- _TASK BRIEF_:
Turn the listing below into a Markdown table with two columns, Row and Listing line. Give each line its own row and skip any blank lines.

- _DATA PROVIDED_:
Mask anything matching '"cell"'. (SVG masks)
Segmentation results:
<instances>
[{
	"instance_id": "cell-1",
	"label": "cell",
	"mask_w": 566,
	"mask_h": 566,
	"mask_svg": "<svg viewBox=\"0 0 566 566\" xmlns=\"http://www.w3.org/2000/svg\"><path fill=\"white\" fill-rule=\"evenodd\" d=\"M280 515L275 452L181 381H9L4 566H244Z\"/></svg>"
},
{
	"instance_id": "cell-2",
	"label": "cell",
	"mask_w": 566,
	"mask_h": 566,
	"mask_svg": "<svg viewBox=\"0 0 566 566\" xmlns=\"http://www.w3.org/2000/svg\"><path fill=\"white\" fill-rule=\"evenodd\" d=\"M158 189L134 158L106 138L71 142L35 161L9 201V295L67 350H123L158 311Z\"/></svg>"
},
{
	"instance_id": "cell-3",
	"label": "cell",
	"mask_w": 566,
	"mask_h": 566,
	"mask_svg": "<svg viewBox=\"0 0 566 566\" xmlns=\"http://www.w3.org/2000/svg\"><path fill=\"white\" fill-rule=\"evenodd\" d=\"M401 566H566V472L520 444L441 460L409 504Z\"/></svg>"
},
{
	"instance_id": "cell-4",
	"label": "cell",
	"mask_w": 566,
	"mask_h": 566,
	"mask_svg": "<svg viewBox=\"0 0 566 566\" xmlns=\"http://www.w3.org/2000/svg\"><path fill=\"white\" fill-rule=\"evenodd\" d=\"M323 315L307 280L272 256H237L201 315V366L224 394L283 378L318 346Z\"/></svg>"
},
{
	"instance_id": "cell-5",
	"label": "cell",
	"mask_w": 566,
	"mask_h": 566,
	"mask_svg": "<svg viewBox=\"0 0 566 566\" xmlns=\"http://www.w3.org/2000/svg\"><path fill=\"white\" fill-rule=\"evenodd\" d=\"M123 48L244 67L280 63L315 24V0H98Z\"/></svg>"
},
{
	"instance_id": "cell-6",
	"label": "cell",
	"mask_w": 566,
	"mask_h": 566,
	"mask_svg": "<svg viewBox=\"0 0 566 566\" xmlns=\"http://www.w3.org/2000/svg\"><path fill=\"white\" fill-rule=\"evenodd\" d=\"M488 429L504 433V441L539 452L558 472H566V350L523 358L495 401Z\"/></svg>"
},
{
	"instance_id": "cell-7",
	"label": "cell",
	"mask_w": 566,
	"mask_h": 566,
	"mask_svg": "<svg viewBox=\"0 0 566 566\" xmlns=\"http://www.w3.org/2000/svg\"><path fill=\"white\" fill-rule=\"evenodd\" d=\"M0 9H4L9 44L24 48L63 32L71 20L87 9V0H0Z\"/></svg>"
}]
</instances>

- _EXERCISE SOLUTION_:
| Row | Listing line |
|---|---|
| 1 | Mask anything matching '"cell"'. (SVG masks) |
| 2 | Segmentation results: |
| 3 | <instances> |
| 4 | [{ |
| 5 | 	"instance_id": "cell-1", |
| 6 | 	"label": "cell", |
| 7 | 	"mask_w": 566, |
| 8 | 	"mask_h": 566, |
| 9 | 	"mask_svg": "<svg viewBox=\"0 0 566 566\" xmlns=\"http://www.w3.org/2000/svg\"><path fill=\"white\" fill-rule=\"evenodd\" d=\"M280 515L275 452L181 381H9L4 566H244Z\"/></svg>" |
| 10 | }, |
| 11 | { |
| 12 | 	"instance_id": "cell-2", |
| 13 | 	"label": "cell", |
| 14 | 	"mask_w": 566, |
| 15 | 	"mask_h": 566, |
| 16 | 	"mask_svg": "<svg viewBox=\"0 0 566 566\" xmlns=\"http://www.w3.org/2000/svg\"><path fill=\"white\" fill-rule=\"evenodd\" d=\"M158 189L134 158L106 138L71 142L35 161L9 201V295L67 350H123L158 311Z\"/></svg>" |
| 17 | }, |
| 18 | { |
| 19 | 	"instance_id": "cell-3", |
| 20 | 	"label": "cell", |
| 21 | 	"mask_w": 566, |
| 22 | 	"mask_h": 566, |
| 23 | 	"mask_svg": "<svg viewBox=\"0 0 566 566\" xmlns=\"http://www.w3.org/2000/svg\"><path fill=\"white\" fill-rule=\"evenodd\" d=\"M401 566H566V472L520 444L441 460L409 504Z\"/></svg>" |
| 24 | }, |
| 25 | { |
| 26 | 	"instance_id": "cell-4", |
| 27 | 	"label": "cell", |
| 28 | 	"mask_w": 566, |
| 29 | 	"mask_h": 566, |
| 30 | 	"mask_svg": "<svg viewBox=\"0 0 566 566\" xmlns=\"http://www.w3.org/2000/svg\"><path fill=\"white\" fill-rule=\"evenodd\" d=\"M323 315L307 280L272 256H237L201 315V366L224 394L283 378L318 346Z\"/></svg>" |
| 31 | }, |
| 32 | { |
| 33 | 	"instance_id": "cell-5", |
| 34 | 	"label": "cell", |
| 35 | 	"mask_w": 566, |
| 36 | 	"mask_h": 566, |
| 37 | 	"mask_svg": "<svg viewBox=\"0 0 566 566\" xmlns=\"http://www.w3.org/2000/svg\"><path fill=\"white\" fill-rule=\"evenodd\" d=\"M123 48L244 67L280 63L315 24V0H98Z\"/></svg>" |
| 38 | }, |
| 39 | { |
| 40 | 	"instance_id": "cell-6", |
| 41 | 	"label": "cell", |
| 42 | 	"mask_w": 566, |
| 43 | 	"mask_h": 566, |
| 44 | 	"mask_svg": "<svg viewBox=\"0 0 566 566\" xmlns=\"http://www.w3.org/2000/svg\"><path fill=\"white\" fill-rule=\"evenodd\" d=\"M488 429L504 433V441L539 452L558 472H566V350L523 358L495 401Z\"/></svg>" |
| 45 | }, |
| 46 | { |
| 47 | 	"instance_id": "cell-7", |
| 48 | 	"label": "cell", |
| 49 | 	"mask_w": 566, |
| 50 | 	"mask_h": 566, |
| 51 | 	"mask_svg": "<svg viewBox=\"0 0 566 566\" xmlns=\"http://www.w3.org/2000/svg\"><path fill=\"white\" fill-rule=\"evenodd\" d=\"M0 9H4L9 44L24 48L63 32L71 20L87 9V0H0Z\"/></svg>" |
| 52 | }] |
| 53 | </instances> |